The space complexity is constant because the algorithm always uses two arrays of fixed size 26, regardless of input size.
Test Cases
solution = Solution()
assert solution.checkInclusion("ab", "eidbaooo") == True # basic positive case
assert solution.checkInclusion("ab", "eidboaoo") == False # basic negative case
assert solution.checkInclusion("a", "a") == True # single character exact match
assert solution.checkInclusion("a", "b") == False # single character mismatch
assert solution.checkInclusion("abc", "bbbca") == True # permutation appears near end
assert solution.checkInclusion("adc", "dcda") == True # overlapping valid window
assert solution.checkInclusion("hello", "ooolleoooleh") == False # repeated chars mismatch
assert solution.checkInclusion("aab", "eidbaaboo") == True # repeated characters valid
assert solution.checkInclusion("xyz", "afdgzyxksldfm") == True # permutation in middle
assert solution.checkInclusion("abcd", "abc") == False # s1 longer than s2
assert solution.checkInclusion("aa", "aaa") == True # repeated identical chars
assert solution.checkInclusion("abc", "ccccbbbbaaaa") == False # no valid frequencies
assert solution.checkInclusion("abc", "cba") == True # entire string is permutation
assert solution.checkInclusion("abc", "defghijkl") == False # completely unrelated chars
| Test | Why |
|---|---|
"ab", "eidbaooo" |
Standard positive example |
"ab", "eidboaoo" |
Standard negative example |
"a", "a" |
Smallest valid matching input |
"a", "b" |
Smallest non-matching input |
"abc", "bbbca" |
Valid permutation near the end |
"adc", "dcda" |
Tests overlapping windows |
"hello", "ooolleoooleh" |
Repeated characters with incorrect counts |
"aab", "eidbaaboo" |
Handles duplicate characters correctly |
"xyz", "afdgzyxksldfm" |
Permutation appears in middle |
"abcd", "abc" |
Early rejection when s1 is longer |
"aa", "aaa" |
Repeated identical characters |
"abc", "ccccbbbbaaaa" |
No matching frequency window |
"abc", "cba" |
Entire string is the permutation |
"abc", "defghijkl" |
Completely unrelated characters |
Edge Cases
One important edge case occurs when s1 is longer than s2. In this situation, no substring of s2 can possibly have the same length as s1, so the answer must be false. A naive implementation might still attempt sliding window operations and produce incorrect indexing behavior. The implementation handles this immediately with an early return.

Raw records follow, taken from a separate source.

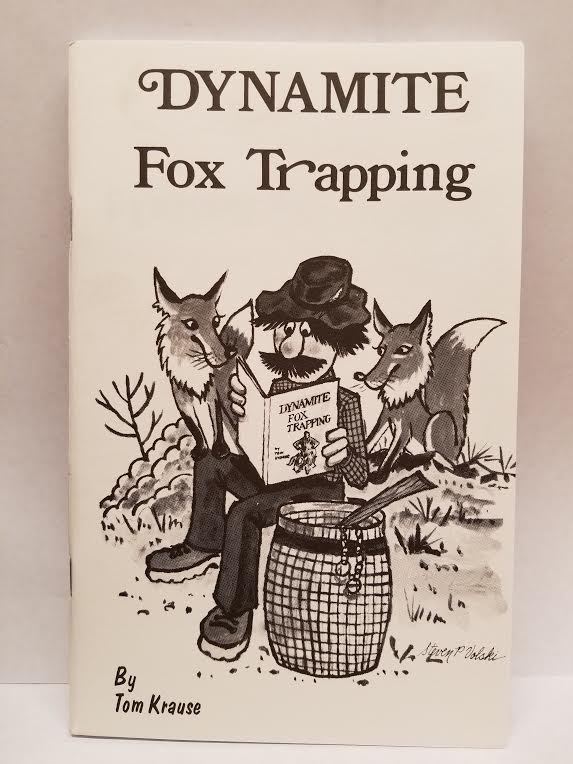 Book "Dynamite Fox Trapping" By Tom Krause Traps Trapping Snaring Bobcat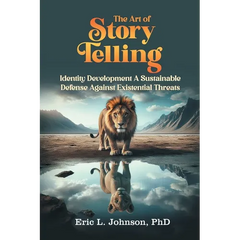 The Art of Story Telling: Identity Development A Sustainable Defense Against Existential Threats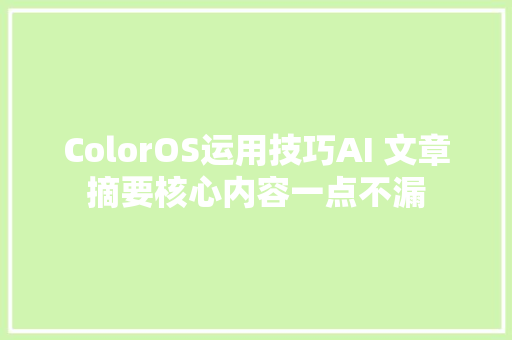 ColorOS运用技巧AI 文章摘要核心内容一点不漏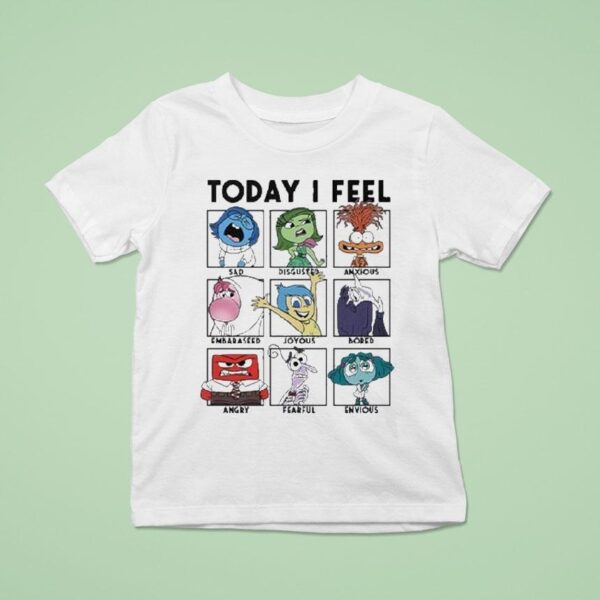 Today I Feel Sad Disgusted Anxious T Shirt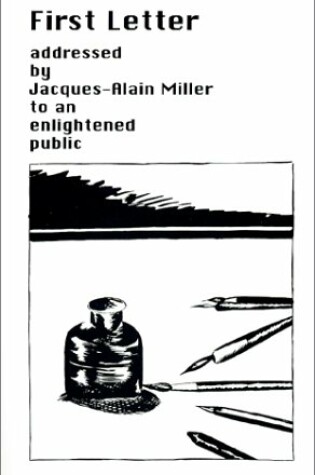 Cover of First Letter Addresses by Jacques-Alain Miller to an Enlightened Public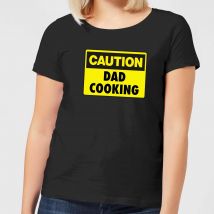 Caution Dad Cooking - Black Womens T-Shirt - 3XL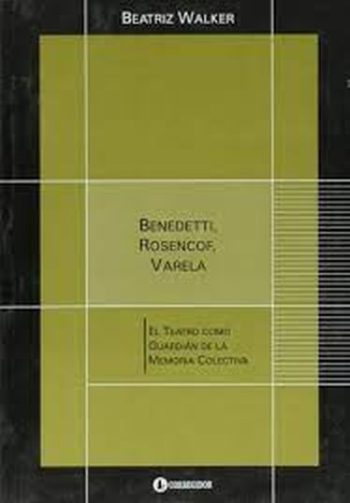 BENEDETTI ROSENCOF VARELA - El teatro como guardian de la memoria colectiva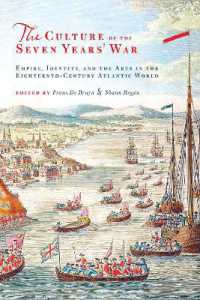 The Culture of the Seven Years' War : Empire, Identity, and the Arts in the Eighteenth-Century Atlantic World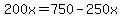 200x=750-250x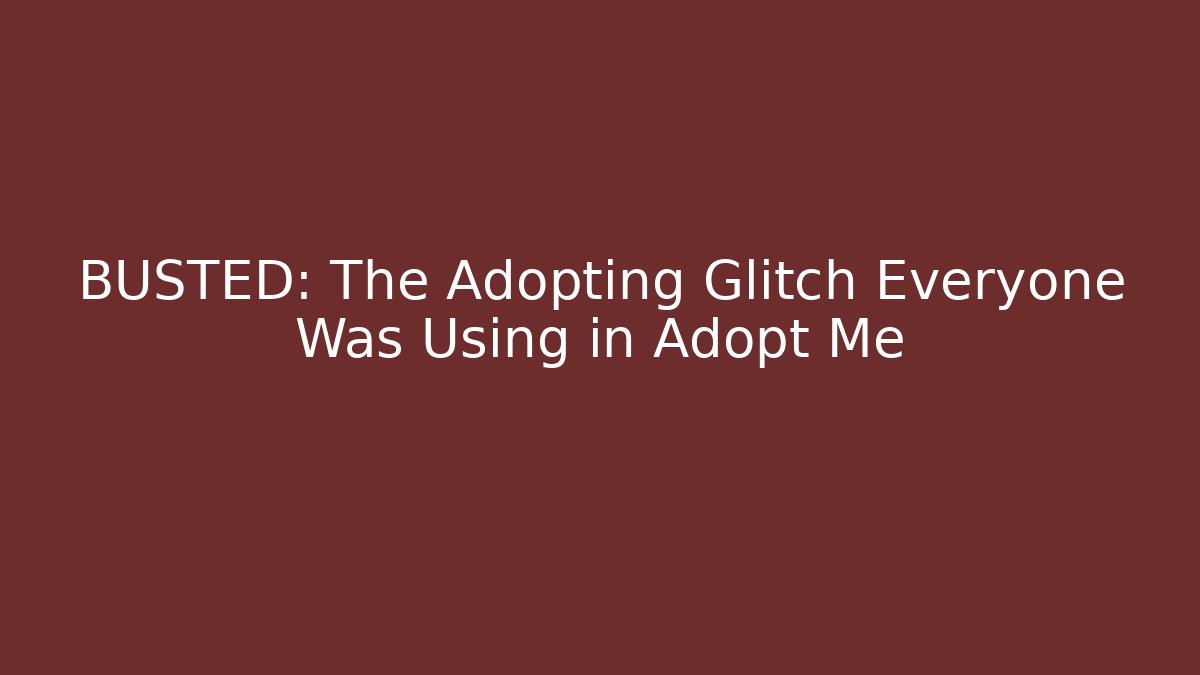 BUSTED: The Adopting Glitch Everyone Was Using in Adopt Me - Método de Aprovação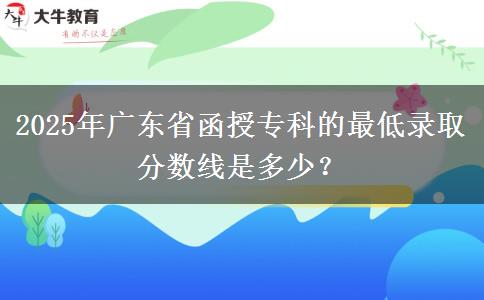 2025年廣東省函授專科的最低錄取分?jǐn)?shù)線是多少？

Another important edge case involves repeated characters. For example, s1 = "aab" requires exactly two 'a' characters and one 'b'. A buggy implementation that only checks character presence rather than exact frequencies would incorrectly accept substrings like "abc". The frequency-array approach correctly tracks exact counts for every character.
A third edge case appears when the valid permutation occurs at the very beginning or very end of s2. Some implementations incorrectly initialize the first window or stop the sliding process too early. This solution explicitly checks the initial window before sliding and continues processing until the final possible window is examined.
Another subtle case is when all characters are identical, such as s1 = "aa" and s2 = "aaa". The algorithm still works correctly because the frequency arrays capture duplicate counts accurately, and the sliding window updates maintain the correct counts as characters enter and leave the window.